Linked with this is a tendency to view foreign policy as a domestic political, philosophical and cultural project. Kristol and Kagan have maintained that the

"remoralization of America at home ultimately requires the remoralization of American foreign policy. For both follow from Americans' belief that the principles of the Declaration of Independence are not merely the choices of a particular culture but are universal, enduring, "self evident" truths."

But conservatives have always maintained that young American men should be sent abroad to die and be maimed only if it serves an important national interest, not to remoralize ourselves at home. Nor do they believe that if democracy should fail to take root in Iraq--because of a host of cultural, religious and economic factors--this invalidates the Founding Principles of America's democracy.

Some of these points are echoed by the most bitter ideological enemies of the neocons--the so-called paleoconservatives associated with Patrick Buchanan.
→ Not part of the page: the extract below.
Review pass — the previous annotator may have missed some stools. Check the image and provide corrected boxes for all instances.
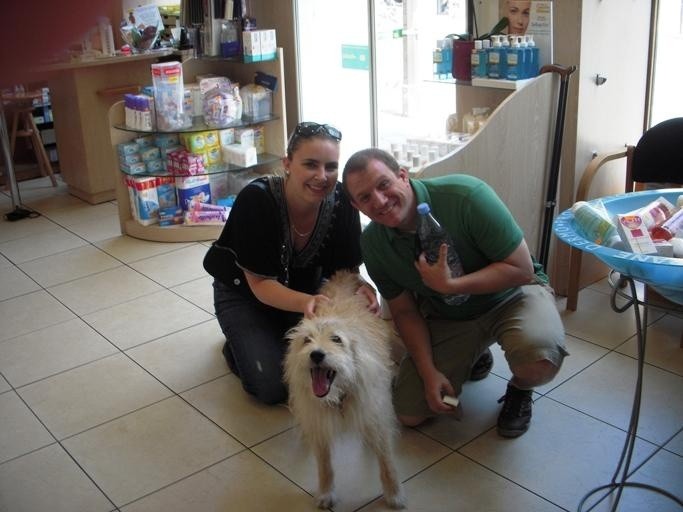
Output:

Yet the paleocons are more flawed. The libertarian-isolationist tradition that the paleoconservatives and a few liberals seek to revive was marginalized in post-World War II conservatism from the start and soon died out as a political force. Indeed, the "paleo" in paleoconservatism is designed to obscure the fact that it is a recent ideological creation of post-Cold War politics.

If the "paleo" prefix is bogus, so in many ways is the "conservatism." The Buchananites' hostility to free trade violates the conservative faith in markets. Their belief that if the United States curls up in a defensive crouch, the world will leave it alone is naive, ahistorical and, especially after September 11, discredited. The United States never enjoyed any period of splendid isolation. The list of U.S. interventions prior to the Civil War is extensive; indeed, after the War of 1812, the United States pursued a unilateral policy of pre-emption and hegemony in the Western Hemisphere. Throughout the 20th century, America's responsibilities in the world inevitably grew with its power, and the conservative isolationism of figures such as Senator Robert A. Taft disappeared in the face of the imperative--deeply felt by virtually all conservatives--to confront the Soviet empire.

Finally, the arguments of the paleoconservatives are often tinged with anti-Americanism, or at least with a hostility to American power of the sort associated with the post-Vietnam Left. Some paleocons essentially blamed America and its support for Israel for 9/11. The American Conservative--to pick one example at random--ran an article comparing the U.S. intervention in Afghanistan to the Soviet occupation of that country, something that could have been ripped straight from the pages of the left-wing Nation (perhaps without the harsh words for the Soviets).